From this one tablet we learn so much: some female priestesses were wealthy, held land (the most important commodity in an agrarian economy and the basis of status and power), employed workers and had the autonomy to enter into disputes with the Damos on their own (not represented by a husband or father). Eritha clearly brought a formidable case before the Damos as the scribe who recorded the dispute notes that the claim will be dealt with later. This is the first legal case known to have been argued in Europe.
Eritha is named as a land holder in other Pylian documents and she is recorded as making a grant of land to another woman, Huamia, also a priestess. [1] The shrine of which Eritha is the high priestess, at Sphagianes, is one which received monthly donations from the ruler of Pylos—one recording of a donation that included 1 gold goblet and a female servant (likely a slave) survives. [2]
Can we see a person like Eritha in the finely dressed, powerful looking women represented in wall painting and sculpture? If so, it is yet again an interesting female-privileging in Aegean art. Looking across the Linear B record of priests and priestesses, we find more priests than priestesses.

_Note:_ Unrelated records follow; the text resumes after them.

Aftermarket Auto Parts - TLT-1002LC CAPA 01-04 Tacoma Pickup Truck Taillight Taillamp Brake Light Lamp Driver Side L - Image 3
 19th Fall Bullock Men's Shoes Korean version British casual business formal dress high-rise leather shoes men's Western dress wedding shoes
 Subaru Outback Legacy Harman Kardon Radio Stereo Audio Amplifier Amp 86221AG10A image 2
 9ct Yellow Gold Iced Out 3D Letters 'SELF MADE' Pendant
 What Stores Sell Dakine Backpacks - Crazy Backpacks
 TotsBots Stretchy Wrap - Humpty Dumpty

If the women we see in Aegean art are such priestesses, their role in representation would appear more significant than their male counterparts. This circumstance is made all the more interesting because, as it has been often noted, there are no images of rulers in Aegean Art—one of a handful of things that distinguishes it from contemporary Egyptian and Near Eastern visual culture where rulers are often displayed in a variety of media.
Non-elites
But what about non-elite women—and men? So much of the study of the Minoans and Mycenaeans is focused on palaces and elite trade in luxury goods. Very little has focused on the people producing these luxury goods and supporting palatial centers. Indeed, Aegean art rarely includes these non-elites, but they were fundamental to the material culture of the Aegean that we study. Among their rare appearances, we can include the image of a young fisherman among the paintings at Thera.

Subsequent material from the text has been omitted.